What do you consider to be grooming faux-pas?

I think that men should feel free to wear any fragrance and not worry about making a gender faux-pas.  I do think that one common faux-pas with fragrance is applying too much because of olfactory adaptation.  In other words, you can’t smell your own fragrance at the same intensity as other people because you’ve gotten used to it.  This especially happens if you wear the same fragrance all the time, so it’s another reason to switch it up.  If in doubt, ask someone in your entourage if your fragrance is overpowering.

Any famous faces use your products?

Alicia Keyes wears After My Own Heart, a powdery lilac soliflore, and Steven Tyler wears Derring-do, a fresh fougère.


What makes you laugh?

Our two westies at play:  they’re the ultimate de-stressors.

What's your proudest moment?

That’s a hard one.  I feel that it has been a lot of small proud moments so far, but no momentous feat.  If I had to choose one, I would say that it has been somehow finding the tenacity and perseverance to launch my own line and keep it going.  It’s often “two steps forward, one step back” with this type of enterprise, and it’s not always easy to take the financial risks and just to show up everyday.

Describe yourself in 3 words;

Dreamer, creator, strategist

Five pieces of advice you would give to get the most out of your products?

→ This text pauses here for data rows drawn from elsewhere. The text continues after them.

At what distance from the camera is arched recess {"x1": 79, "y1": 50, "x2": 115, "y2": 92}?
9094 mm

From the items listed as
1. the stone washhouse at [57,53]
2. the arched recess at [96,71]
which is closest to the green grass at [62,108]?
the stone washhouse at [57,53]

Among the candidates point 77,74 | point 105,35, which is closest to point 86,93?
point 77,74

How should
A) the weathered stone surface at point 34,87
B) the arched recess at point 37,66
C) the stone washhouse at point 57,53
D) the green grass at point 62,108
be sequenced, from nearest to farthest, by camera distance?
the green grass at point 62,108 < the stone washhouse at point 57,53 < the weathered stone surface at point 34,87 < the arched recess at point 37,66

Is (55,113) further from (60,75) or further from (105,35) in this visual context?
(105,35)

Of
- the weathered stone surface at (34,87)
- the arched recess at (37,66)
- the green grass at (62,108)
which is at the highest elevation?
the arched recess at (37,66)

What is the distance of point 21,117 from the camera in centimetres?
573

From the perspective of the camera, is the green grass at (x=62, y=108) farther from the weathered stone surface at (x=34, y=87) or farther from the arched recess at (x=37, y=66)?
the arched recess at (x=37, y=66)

  1. All of my fragrances are eaux de parfums (highly concentrated), so a little goes a long way.
  2. Have a wardrobe of fragrances so that your nose doesn’t become anosmic to a particular scent.
  3. Before buying a fragrance, try it on your skin and wait for at least 10-15 minutes to make sure you like more than just the top notes and also the interaction with your own body chemistry.
  4. Don’t keep your fragrances in bright light because they will break down more quickly, particularly the citrus oils.  It is ideal to store them in a fridge if you have room, or else a closed cupboard or drawer.
  5. Wear what makes you feel happy and attractive.

Who's your hero and why?

My husband and partner, Bill O’Such, and I’m not just saying that because he might read this.  He’s whip smart, and a harder worker you’ll never meet.  He has a full-time job in technology, but works with me most evenings and weekends.  He’s patient and supportive, a bit of a saint really.  I couldn’t have started my own line without his support.